[Date Prev][Date Next][Thread Prev][Thread Next][Date Index][Thread Index]
Overuse of strings
One mistake in the XML world is the overuse of strings to represent
structured data. Scheme has tended to be able to avoid this with its
relatively lightweight notation for lists, trees and symbols.
I feel that this SRFI abuses strings in places: in the language name
"scheme://r6rs", and in the definition of <lib-path>. Instead, these
two should be S-expressions.
URIs are commonly written
, requiring a sophisticated parser to recover the structure embedded
in the string. A Scheme system might represent such a URI as
(http "www.example.com" "some" "path" (param "value"))
(http (www example com) some path (param value))
requiring no specialised character-level parsing.
As another example, the XPath language has a complicated grammar for
expressions. XPath expressions are often embedded in attributes of XML
documents (I'm thinking in particular of XSLT here). Quite aside from
the ridiculous problems this causes relating to XML Namespaces,
embedding structure in strings causes problems for code-processing
tools, which again have to have heavy-duty parsers to extract the
required information from its string encoding. Sometimes parsing
technology simply isn't available, and baroque staged-evaluation-like
solutions have to be put in place - all for the lack of consistent use
of the facilities for representing structure offered by core XML.
So here's an alternative suggestion for the definitions of <lib-path>
and the language name:
A <lib-path> is therefore represented by a list of path components,
or a symbol shortcut (defined below). Each path component must be an
atom. The first path component (the primary component) is the most
significant. The primary component ``scheme'' should be used to
refer to libraries that are released by the Scheme community at
large, in much the same way that a Java package name is used. For
example, (scheme "acme.com" wiley quicksort) might refer to a
quicksort library that is distributed by Wiley at Acme. If Wiley's
quicksort library contains the <lib-path> "utils", it can be
expanded as (scheme "acme.com" wiley utils).
The <lib-path> (scheme r6rs) must be supported by every
implementation, and it must export all bindings in R5RS, plus
import, export, and indirect-export. Lib-paths starting with (scheme
rNrs) and (scheme srfi-N) are reserved for definition by standards
The way that <lib-path>s are mapped to library declarations is
implementation-specific. Implementations might, for example,
interpret a lib-path with a ``uri'' primary component as a reference
to library within a UTF-8-encoded package on the web. [...]
Actual references to HTTP-resident library bodies could perhaps be
built from base URIs and path-component offsets, as in
(uri <base-uri> <component> ...)
(uri "http://example.com/" foo bar)
might be interpreted as "http://example.com/foo/bar.scm". Perhaps such
interpretations of primary components are best left to later SRFIs,
since otherwise we start down the slippery slope of pulling in the
rest of the world's container- and transport-definitions.

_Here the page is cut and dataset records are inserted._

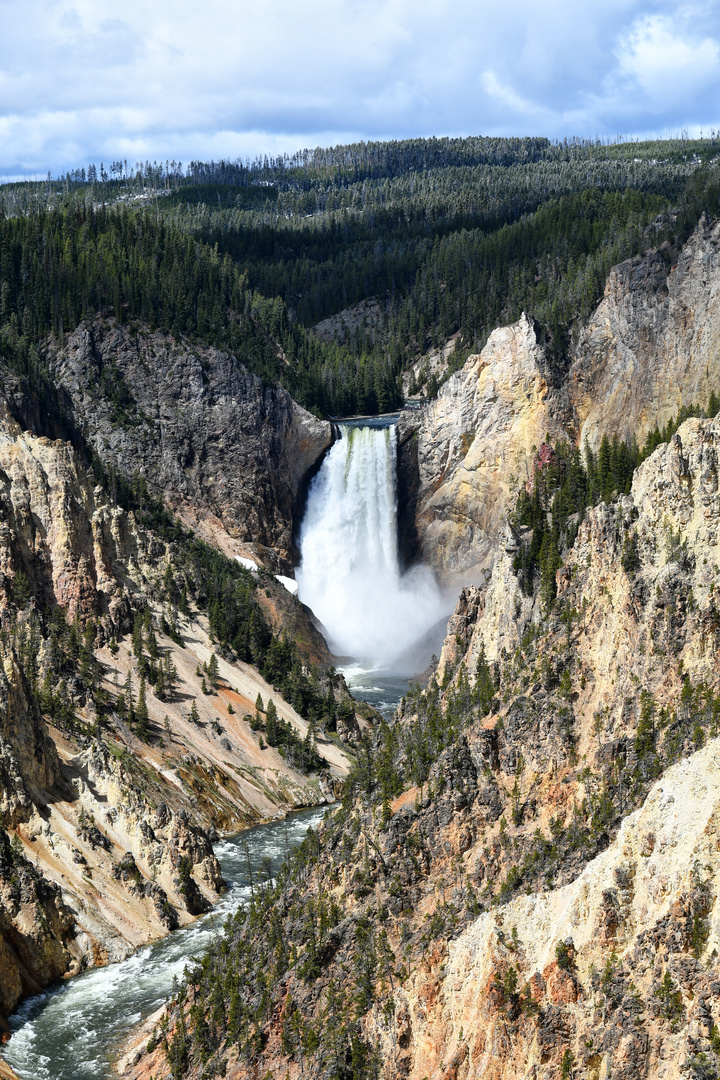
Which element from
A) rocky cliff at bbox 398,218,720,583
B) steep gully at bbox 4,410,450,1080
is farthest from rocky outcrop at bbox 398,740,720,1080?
rocky cliff at bbox 398,218,720,583

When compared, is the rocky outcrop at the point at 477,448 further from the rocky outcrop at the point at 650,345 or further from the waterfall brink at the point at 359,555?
the rocky outcrop at the point at 650,345

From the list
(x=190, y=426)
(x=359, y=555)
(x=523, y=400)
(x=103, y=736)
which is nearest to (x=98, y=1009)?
(x=103, y=736)

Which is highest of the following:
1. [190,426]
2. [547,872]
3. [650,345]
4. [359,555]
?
[650,345]

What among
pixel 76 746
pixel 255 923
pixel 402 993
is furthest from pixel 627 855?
pixel 76 746

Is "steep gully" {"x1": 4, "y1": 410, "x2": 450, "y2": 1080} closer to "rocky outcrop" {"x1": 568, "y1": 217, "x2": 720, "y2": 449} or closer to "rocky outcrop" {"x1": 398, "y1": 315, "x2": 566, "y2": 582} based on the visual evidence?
"rocky outcrop" {"x1": 398, "y1": 315, "x2": 566, "y2": 582}

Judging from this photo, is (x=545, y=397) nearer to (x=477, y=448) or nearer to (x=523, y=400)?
(x=523, y=400)

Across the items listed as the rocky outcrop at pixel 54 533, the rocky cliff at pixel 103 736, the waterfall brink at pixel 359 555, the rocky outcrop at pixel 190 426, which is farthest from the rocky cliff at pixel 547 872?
the rocky outcrop at pixel 190 426

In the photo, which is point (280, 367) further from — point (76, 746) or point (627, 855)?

Questions and possible variations:
1. should path components be restricted further to being only
symbols, or only strings? If we restrict ourselves to symbols
only, we end up with names like
(scheme com acme wiley quicksort) ;; more like Java
which seems fine and forces structure out into the open where it
belongs; on the other hand, if strings are disallowed as path
components, lib-paths like (uri "http://example.com/" library),
which contain structure that raw symbols cannot represent, are
disallowed. Perhaps this is a good thing, but probably not.
2. should paths be big-endian, or little-endian? Compare
(scheme "acme.com" wiley quicksort)
(scheme "acme.com" wiley utils)
(quicksort wiley "acme.com" scheme)
(utils wiley "acme.com" scheme)
3. should the "scheme" primary component be reserved only for language
definitions? It seems redundant to require it for normal libraries.
(com acme wiley quicksort)
(com acme wiley utils)
4. is the mention of R5RS a typo in the "Library References" section?
5. how might relative lib-paths be accommodated in an S-expression
alternative to URIs? Perhaps with "(... utils)"?